In the listing below, rename "street curb" to "sidewalk edge" everywhere it appears and write out all the lines again with nothing else changed. Leave out the pictures.
+ + + + +
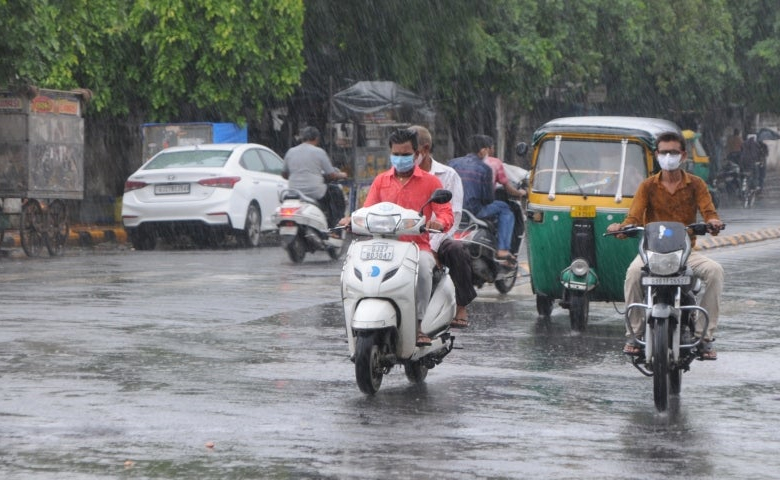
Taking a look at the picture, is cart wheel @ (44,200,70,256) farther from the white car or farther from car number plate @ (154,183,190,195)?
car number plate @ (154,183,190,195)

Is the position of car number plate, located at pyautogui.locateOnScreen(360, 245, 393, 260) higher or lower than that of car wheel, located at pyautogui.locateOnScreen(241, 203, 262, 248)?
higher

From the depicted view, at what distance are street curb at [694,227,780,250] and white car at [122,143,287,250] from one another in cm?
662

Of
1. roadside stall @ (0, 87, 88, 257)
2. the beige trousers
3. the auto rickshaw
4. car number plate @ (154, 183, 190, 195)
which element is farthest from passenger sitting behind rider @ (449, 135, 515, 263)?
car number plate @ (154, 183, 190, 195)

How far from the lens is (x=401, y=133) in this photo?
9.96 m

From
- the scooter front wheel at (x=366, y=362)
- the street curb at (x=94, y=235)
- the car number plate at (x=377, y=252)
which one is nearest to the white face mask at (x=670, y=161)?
+ + + + +
### Exercise output:
Taking a look at the picture, is cart wheel @ (44,200,70,256) farther from the white car or farther from car number plate @ (154,183,190,195)?
car number plate @ (154,183,190,195)

Is the position of car number plate, located at pyautogui.locateOnScreen(360, 245, 393, 260) higher or lower than that of car wheel, located at pyautogui.locateOnScreen(241, 203, 262, 248)?
higher

From the depicted view, at what distance are sidewalk edge at [694,227,780,250] and white car at [122,143,287,250] from one another in cm?
662

Of
1. roadside stall @ (0, 87, 88, 257)
2. the beige trousers
3. the auto rickshaw
4. car number plate @ (154, 183, 190, 195)
which element is farthest from passenger sitting behind rider @ (449, 135, 515, 263)?
car number plate @ (154, 183, 190, 195)

How far from the lens is (x=401, y=133) in this photo?
9.96 m

From
- the scooter front wheel at (x=366, y=362)
- the sidewalk edge at (x=94, y=235)
- the car number plate at (x=377, y=252)
which one is nearest to the white face mask at (x=670, y=161)?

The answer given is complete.